Ms. Dikshit herself admits that anti-incumbency is a factor. Anecdotally, it would seem the AAP has the buzz factor — the image of being of the people, different, non-corrupt — working in its favour. However, Ms. Dikshit insists that the AAP is visible at the moment as it had taken a head start by announcing its candidates and putting up posters and banners all over the city. "The real elections are fought in the last fortnight," she says. So both the Congress and the BJP are confident of a last minute surge.

Meanwhile, the AAP — ever since it was born last year — has been vociferously taking up issues concerning the common man. Be it increase in power tariffs or corruption in the public distribution system, the party has managed to steal a march so far, at least in the way it projected itself, over the principal opposition party, the BJP.
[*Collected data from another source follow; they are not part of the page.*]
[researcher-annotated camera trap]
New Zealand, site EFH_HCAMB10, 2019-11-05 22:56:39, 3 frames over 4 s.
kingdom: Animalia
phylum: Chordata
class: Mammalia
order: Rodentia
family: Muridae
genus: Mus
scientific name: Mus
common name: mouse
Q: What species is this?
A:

The BJP seemed to be struggling to capitalise on the issue of corruption in governance and anti-incumbency. Vijay Goel, the Delhi State BJP president, had been projecting himself as the Chief Ministerial candidate, which rubbed many leaders such as former mayor Arti Mehra, and Vijender Gupta, the wrong way. There were allegations of corruption against Mr. Goel, and so the BJP plumped for Dr. Harsh Vardhan.

Dr. Harsh Vardhan, a former Delhi Health Minister and an ENT specialist, pioneered the anti-smoking legislation and the Pulse Polio campaign in India. Backed by the RSS, Dr. Harsh Vardhan is also the BJP’s anti-corruption candidate.

Incidentally, sensing that the party may indeed do well, the BJP may field national leaders such as Arun Jaitley and Poorvanchal leader Ravishankar Prasad in the campaign.

Behind the scenes, however, the BJP has been gradually getting its act together. In the refurbished party panels, most of the disgruntled leaders have been accommodated. The party is also hoping to take along its long-time ally Shiromani Akali Dal (Badal) by getting it to fight under its symbol this time. And last but not the least, the BJP is banking on the Modi factor to turn the fortunes its way.

However, despite the crowds his rally might have drawn, the ruling Congress leaders do not believe Mr. Modi would play a significant role."He is not coming to become the CM of Delhi," is the refrain.